Rafoss says he’s thus far treated the restaurant like an underwater research base, giving him ample time to study marine life in its natural habitat. “You can’t do that as a diver,” he says, “you always have to come up for air.” His access has afforded him views of phenomena he believes few if any scientists have witnessed. “We’ve seen 5-millimeter-long lobsters climbing the windows that people don’t ever see until they’re 5 centimeters long,” he says. “I’ve seen species of jellyfish I’ve only previously read about.”
Rafoss has also conducted a series of experiments with flickering lights and sound, aimed at attracting marine life toward the restaurant. “There’s been leppefisk, which is a kind of wrasse, pollock, cod, jellyfish and mackerel,” says Ubostad. Rafoss says that in order to keep the window clean so diners can see the fish, he sends down two divers twice a week to brush away microalgae and seaweed. “We tried a robot once,” Rafoss says, “but it didn’t do a good enough job.”
While the windows will be routinely cleaned, the plan is for the outer walls to be harvested. Small marine creatures like limpets, a type of snail, have affixed themselves to the algae-coated concrete. They’ve already become a favorite ingredient of Under’s 32-year-old Danish head chef, Nicolai Ellitsgaard, who has spent the last two-and-a-half years developing his menu while tirelessly exploring Norway’s southern coast.
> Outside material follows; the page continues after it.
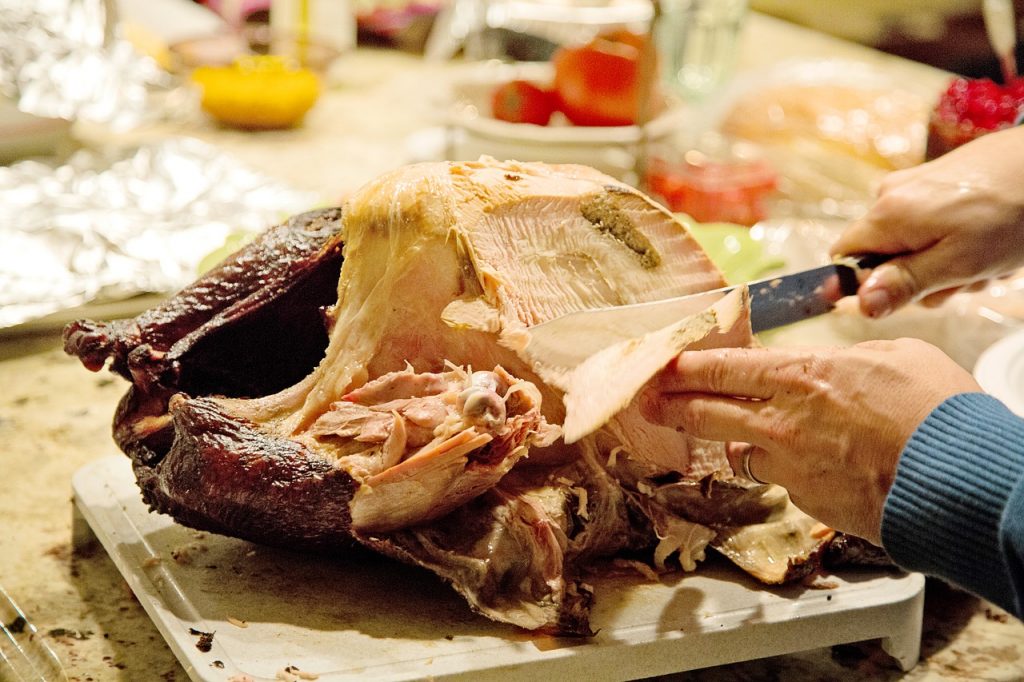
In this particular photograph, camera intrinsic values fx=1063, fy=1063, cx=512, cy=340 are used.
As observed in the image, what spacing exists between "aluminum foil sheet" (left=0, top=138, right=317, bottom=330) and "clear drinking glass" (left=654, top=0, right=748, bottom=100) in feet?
4.26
The first of Ellitsgaard’s 18 courses will look like a living limpet in its fluted, conical shell, but the plated shell will actually be made from seaweed and potato; inside will rest a mousse made from limpet meat from Under’s surrounding waters and parsley. Ellitsgaard plans to add limpets harvested from Under’s walls in future menus.
The profile of Under’s opening is elevated further by its geography. Scandinavia now sets a benchmark for avant-garde cuisine rooted in regional traditions and hyper-local ingredients and Ellitsgaard—who for five years ran an acclaimed kitchen in Norway (at the now-shuttered Måltid) but isn’t yet himself a player on the culinary world stage—has felt extra pressure to measure up.
In the hope of one day being ranked amongst the Nomas and Maaemos of the world, Ellitsgaard has sourced more than two-dozen varieties of seaweed, several of which which will be used throughout Under’s menu, including dessert. He’s become partial to a species of local stone crab that he says is eight times smaller than Norway’s famous king crab but far more intense in terms of flavor and sweetness. Ellitsgaard forages regularly for Vertebrata Lanosa, a type of red algae he says tastes like black truffles, and has been curing ling roe to use in dishes alongside both spring and summer vegetables.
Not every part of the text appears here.